The frequency of occurrence of particular types of sites was examined for IP enriched transcripts. These include 8-mer seed matches, which are sufficient to confer robust regulation, 7-mer seed matches which confer weak regulation unless supplemented by additional pairing to the miRNA 3′ end, and 6-mer matches that require additional base pairing (27). G:U base pairs and mismatches were also examined. For the top 5 miRNA seed families (73% of all miRNA reads), we observed statistically significant enrichment for 8-mer and 7-mer matches beginning in positions 1 or 2; and 6-mer matches beginning in position 2 (Fig. 3A; *, P < 0.05). Four of these were enriched for top 10 seed families (88% of miRNAs); three were enriched when the analysis was extended to all S2 cell miRNAs. There was no enrichment for seeds with G:U pairing or mismatches.
Fig. 3.
Features of IP enriched mRNAs. (A) miRNA target seed type enrichment analysis. “8-mer, 7-mer or 6-mer” indicates the length of the seed match. “Position” indicates the first paired position from the miRNA 5′ end. y axis: fold enrichment calculated as % sites of each type in IP-enriched transcripts divided by % of matching sites in nonenriched transcripts. P values: Fisher's Exact Test (*, P < 0.05). (B) Assessment of site openness. Surface plot showing Pearson correlation coefficient (y axis) vs. sequence window size upstream and downstream of miRNA sites (x axis, nucleotides). The correlation coefficient measures the correlation between IP enrichment and degree of local nucleotide openness, binned from 10% to 80%. IP fold enrichment is calculated as percentages of all miRNA sites in IP-enriched transcripts divided by percentages of all miRNA sites in all S2 cell transcripts for each bin (9). The red triangle indicates the correlation coefficient for openness of the miRNA site (arbitrarily placed at 50 nt on the x axis); upstream, sequences 5′ of the site; downstream, sequences 3′ of the site. Enrichment and correlation coefficients were calculated for windows from 5 to 95 nt (Table S6 and Table S7).
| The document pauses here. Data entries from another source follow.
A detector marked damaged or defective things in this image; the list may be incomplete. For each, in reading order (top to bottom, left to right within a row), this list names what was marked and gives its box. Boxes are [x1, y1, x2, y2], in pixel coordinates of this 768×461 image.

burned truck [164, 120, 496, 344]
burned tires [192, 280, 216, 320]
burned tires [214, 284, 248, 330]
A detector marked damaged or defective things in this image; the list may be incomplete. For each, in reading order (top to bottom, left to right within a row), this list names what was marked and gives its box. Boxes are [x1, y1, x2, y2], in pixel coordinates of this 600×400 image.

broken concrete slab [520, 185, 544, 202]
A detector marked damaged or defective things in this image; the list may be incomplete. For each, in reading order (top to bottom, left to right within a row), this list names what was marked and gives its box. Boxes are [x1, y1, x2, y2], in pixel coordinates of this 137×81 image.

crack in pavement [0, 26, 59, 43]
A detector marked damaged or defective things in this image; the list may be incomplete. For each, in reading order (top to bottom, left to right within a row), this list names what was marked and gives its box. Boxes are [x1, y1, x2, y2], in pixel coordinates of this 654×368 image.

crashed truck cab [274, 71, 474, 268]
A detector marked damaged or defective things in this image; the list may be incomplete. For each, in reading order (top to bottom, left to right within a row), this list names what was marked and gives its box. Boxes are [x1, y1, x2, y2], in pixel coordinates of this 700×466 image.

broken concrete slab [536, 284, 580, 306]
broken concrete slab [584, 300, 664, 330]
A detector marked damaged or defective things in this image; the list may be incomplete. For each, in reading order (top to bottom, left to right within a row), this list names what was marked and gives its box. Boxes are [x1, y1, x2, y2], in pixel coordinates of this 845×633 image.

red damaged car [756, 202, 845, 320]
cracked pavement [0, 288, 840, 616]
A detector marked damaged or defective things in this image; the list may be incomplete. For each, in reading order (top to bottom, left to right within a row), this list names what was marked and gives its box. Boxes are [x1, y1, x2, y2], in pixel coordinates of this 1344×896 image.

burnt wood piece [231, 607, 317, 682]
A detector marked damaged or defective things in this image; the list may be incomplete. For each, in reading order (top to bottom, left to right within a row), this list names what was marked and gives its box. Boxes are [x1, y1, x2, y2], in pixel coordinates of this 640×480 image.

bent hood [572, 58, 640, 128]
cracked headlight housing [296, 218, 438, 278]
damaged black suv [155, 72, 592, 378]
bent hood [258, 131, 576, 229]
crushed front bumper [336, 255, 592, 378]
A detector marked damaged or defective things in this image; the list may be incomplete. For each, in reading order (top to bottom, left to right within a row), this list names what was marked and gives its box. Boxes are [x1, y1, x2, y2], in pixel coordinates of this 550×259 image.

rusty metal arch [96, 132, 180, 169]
The presence of perfect 8-mer, 7-mer and 6-mer seed matches improved the chance that a transcript was recovered by IP. The degree of enrichment decreased as the set of miRNAs increased, perhaps because most miRNAs are expressed at low levels. Enrichment depends on the proportion of possible matches to each seed that is recovered by IP. Low abundance miRNAs can contribute less to the quantity of targets recovered by IP, but their inclusion increases the number of different seeds from 10 to 26 and so affects the degree of enrichment for each seed.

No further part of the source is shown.